The various literatures exploring as social organization plays essential role in the life of urban poor (Hossain, 2000, 2001). Urban social organization of the urban poor is a collection of family networks and co-operation found in the family networks is the type of social interaction. In the poor communities most nuclear families lives in the same residential compound arrangement and shares a common housing material or equipment’s. And most of the time these families are related through either consanguinity or marriage ties (Lomnitz, 1997).

Result and discussion
4.1 Demographic and Economic background of urban poor
Majority of urban poor participated in the study are poor people with age group of 21-30 which is the level of age where they can participate in any types of job. However, these people are living the life of their family yet, means they are in the poverty. Overwhelming of poor people in the city has an origin in the city itself and lives for 2-30 years. This may be because of people in the city poor family in their background and this poverty chain makes them to remain in their poverty. The urban poor of Adama city are mostly involved in a variety of occupations in urban informal sectors and due to a lack of education and employment training, they usually do not get entry into the more competitive formal sectors of urban employment. Urban poor households have no capacity to save big amount of money and cannot keep their savings securely because lack of awareness about banking system and its importance. Most of them keep their savings ‘in hand’ in order to be able to respond to any economic crises immediately. Some lend money to members of their community in the same neighborhood.
Table 1 Housing materials of the respondents
Material Frequency Percent
Roof: Tin 177 98.3
Cement 23 1.7
Wall: Cement 5 3
Wood 155 86
Other 20 11
Housing is an important aspect of the quality of life and an important expression of material well-being. Housing is one measure of the extent to which individuals /households are achieved their daily need (McCutcheon, 1983).
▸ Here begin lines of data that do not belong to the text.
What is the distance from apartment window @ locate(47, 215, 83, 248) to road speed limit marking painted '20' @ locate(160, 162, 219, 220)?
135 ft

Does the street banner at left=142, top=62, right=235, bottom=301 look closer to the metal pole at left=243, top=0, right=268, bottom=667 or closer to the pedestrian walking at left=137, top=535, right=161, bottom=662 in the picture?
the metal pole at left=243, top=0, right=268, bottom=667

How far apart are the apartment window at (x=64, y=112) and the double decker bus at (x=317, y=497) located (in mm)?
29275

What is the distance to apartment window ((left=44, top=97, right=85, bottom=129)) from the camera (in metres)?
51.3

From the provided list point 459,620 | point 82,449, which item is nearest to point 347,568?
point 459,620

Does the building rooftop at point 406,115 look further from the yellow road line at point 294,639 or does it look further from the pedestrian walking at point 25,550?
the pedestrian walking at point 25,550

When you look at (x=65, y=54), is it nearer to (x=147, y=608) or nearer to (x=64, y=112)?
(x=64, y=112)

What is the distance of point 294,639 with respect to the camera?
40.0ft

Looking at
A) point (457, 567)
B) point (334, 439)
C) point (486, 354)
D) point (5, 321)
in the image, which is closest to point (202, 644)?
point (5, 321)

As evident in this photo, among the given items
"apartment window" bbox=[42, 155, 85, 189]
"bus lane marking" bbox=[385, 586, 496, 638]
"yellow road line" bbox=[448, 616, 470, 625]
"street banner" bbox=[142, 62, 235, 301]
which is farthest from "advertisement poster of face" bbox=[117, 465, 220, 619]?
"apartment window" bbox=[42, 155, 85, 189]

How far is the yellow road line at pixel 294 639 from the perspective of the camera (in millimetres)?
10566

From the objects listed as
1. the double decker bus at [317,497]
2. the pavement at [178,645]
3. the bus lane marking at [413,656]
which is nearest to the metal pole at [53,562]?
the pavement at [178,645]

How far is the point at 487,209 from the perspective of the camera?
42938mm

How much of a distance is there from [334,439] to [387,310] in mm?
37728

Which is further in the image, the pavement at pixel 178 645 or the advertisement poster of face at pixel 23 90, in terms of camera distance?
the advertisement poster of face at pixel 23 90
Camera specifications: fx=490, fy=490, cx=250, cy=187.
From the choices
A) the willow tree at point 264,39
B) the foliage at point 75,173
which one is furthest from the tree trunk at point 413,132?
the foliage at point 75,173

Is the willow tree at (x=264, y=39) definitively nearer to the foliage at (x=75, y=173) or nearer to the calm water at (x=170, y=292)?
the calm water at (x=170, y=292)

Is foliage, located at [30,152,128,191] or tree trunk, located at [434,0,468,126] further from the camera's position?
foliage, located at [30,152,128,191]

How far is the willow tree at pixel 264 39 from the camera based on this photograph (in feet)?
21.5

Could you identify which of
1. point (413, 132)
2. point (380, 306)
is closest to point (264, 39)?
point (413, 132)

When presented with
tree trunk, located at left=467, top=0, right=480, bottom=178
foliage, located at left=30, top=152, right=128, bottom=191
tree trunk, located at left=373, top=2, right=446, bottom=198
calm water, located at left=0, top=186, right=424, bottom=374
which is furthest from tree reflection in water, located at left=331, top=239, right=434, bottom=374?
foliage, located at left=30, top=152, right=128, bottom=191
Table-1 shows that the roof of only (23%) of houses is made of cement whereas the roof of (98%) of houses is made of tin. The table also shows that the walls of (3%) of houses are made of cement. And the walls of (86%) and (11%) of houses are made of wood with mud and other respectively. The houses of urban poor in the city are mostly made of low quality materials and the quality of housing of the urban poor is very low and they are subject to further vulnerability to flood during the rainy season. And almost every year the slums areas are seriously affected by heavy rain flood and their situation becomes severe while abnormal floodwater increases through monsoon rains. Lack of access to secure and safe housing is a central feature of urban poverty. At least 600 million urban dwellers in Africa, Asia and Latin America living in housing that is so overcrowded and of such poor quality.
4.2 Access to urban infrastructure facilities
Table-2 Access to infrastructure facilities
Access to infrastructure facilities Frequency Percent
Source of light Electricity 179 99
Gasoline/gas 1 1
Source of water River 0 0
Supply/well-tube 180 100
Modes of waste disposal Dust bin 108 60
River/canal 60 22
Other 12 18
Total 180 100
The urban poor have little access to urban infrastructure facilities despite having lived in the city for a long period of time. Table-2 Most of the urban poor (99%) have access to electricity but their access is inadequate and irregular. The remaining only (1%) of the urban poor have access to gas.
The urban poor have access to the municipal water supply. Table-2 shows (100%) of the poor to access the water supply even though it is inadequate and insufficient. Urban poor mostly use a number of the public and their neighbor’s well-tube. None of the respondent use river for their home.
More than half of the urban slum poor (60%) of the respondents have access to municipal waste disposal facilities and the rest of them (22%) and (18%) dispose their waste in river/hole and other; they collect and burn monthly respectively.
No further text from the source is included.